The Sanctity of Eternal Rest for Veterans Act
The "SERV" Act? Surely that's a typo for The Sanctity of Eternal Rest for Veterans of Excellence Act.
Should be the "Entitled Federal Funeral Environment for Dependents and Uniform Personnel"
"EFFED UP" suits it better.
There really should be consequences for legislators breaking the law like this.
Like losing their reelection bids.
Haha, just kidding.
You won't often find me defending Congress, but how were they breaking the law exactly? In the Texas case, SCOTUS only ruled that flag burning bans were illegal at the state level - they said nothing about federal laws.
Zombies are the answer, I tells ya!
http://news.yahoo.com/blogs/si.....13653.html
We are entirely too goddamned solicitous of Protesters' rights in this country. All it would take to solve the Phelps problem permanently would be legislation that states that when somebody uses his rights of free speech to deliberately enrage and outrage people, then beating them like scrambled eggs is at worst littering, punishable by a $100 fine. If you deliberately start a fight, then you shouldn't get to see the person who you provoked get punished.
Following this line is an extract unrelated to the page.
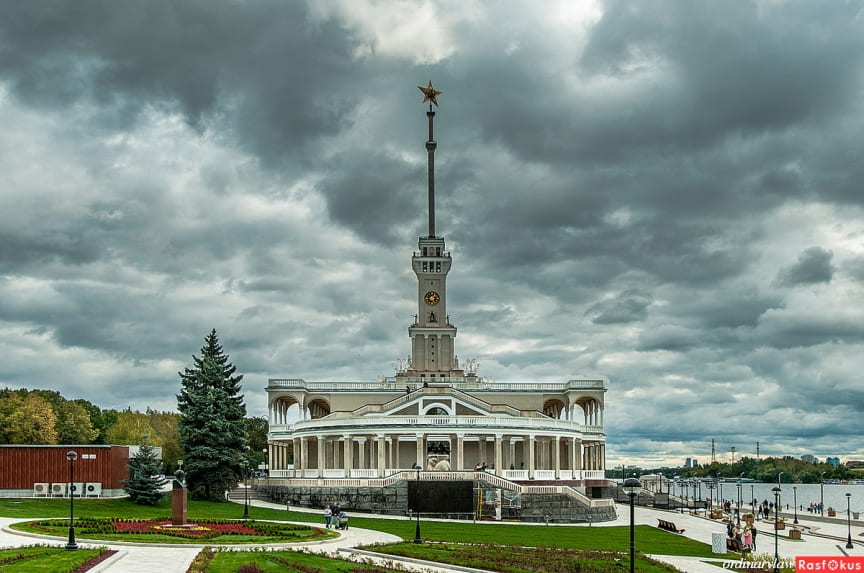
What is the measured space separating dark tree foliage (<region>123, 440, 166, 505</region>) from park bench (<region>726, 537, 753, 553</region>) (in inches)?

Hmm...something about my right to swing ending at your nose? Are you seriously advocating assault in response to spoken word? This sounds quite a bit like a 3rd grade playground mentality. Grow up.
You, sir, are a fucking idiot. Those words - "rights of free speech"? They don't mean what you think they mean. DIAF.
Because that's what the political class does. Sensible people would have learned that lesson by now.
What's that thing called when you keep doing the same thing and expecting a different result? Oh, yeah ... governing.
Time, Place and Manner.
I think the law stands.
It's completely different from a general ban on flag burning. Flag burning is still subject to time, place and manner restrictions. Torching a flag in a classroom full of schoolchildren is still going to be illegal.
Heckling a funeral is a public nuisance, and completely unrelated to the freedom to express political opinions.
One can be arrested and charged for making a political speech in a residential neighborhood on a PA system at 2:30AM, in most if not all cities in the US, due to noise restrictions. This is not considered to be a restriction on political speech by any court, and it never has been.
Whatever our feelings about this, I'd bet the law stands.
Note that traffic laws in many places require vehicles to yield to funeral processions. This is not considered an undue restriction on the freedom to travel. I can't remember that it has ever been challenged.
The real weakness in the law, WRT passing constitutional muster, is that it specifies military funerals. That's one reason it could be struck down. Why not all funerals?
The other is, of course, the Commerce Clause issue, and customary lip service to the 10th Amendment. This is a noise/traffic type law, which has always been reserved to municipalities or states.
If the law is tossed out, it won't be on 1st Amendment grounds -- any more than Lopez was decided on 2nd Amendment grounds.
I think the fact that it specifies military funerals will help it pass muster.
The US will argue that the federal government has a reasonable interest in providing appropriate funeral services for soldiers killed in action.
The church, which consists mostly of its pastor, Fred Phelps, and his family, has been picketing funerals for more than two decades, holding up signs with slogans such as "God Hates Fags," "God Blew Up the Soldier," "Thank God for Dead Soldiers," "Thank God for 9/11," and "AIDS Cures Fags."
The church, which consists mostly of its pastor, Fred Phelps, and his family, has been picketing funerals for more than two decades, holding up signs with slogans such as "God Hates Fags," "God Blew Up the Soldier," "Thank God for Dead Soldiers," "Thank God for 9/11," and "AIDS Cures Fags."
nonintrusive demonstrations with messages that offend passers-by?just the sort of speech the First Amendment is supposed to protect. The despicable Phelpses revel in their notoriety. Why feed their sense of self-importance by making them into First Amendment martyrs?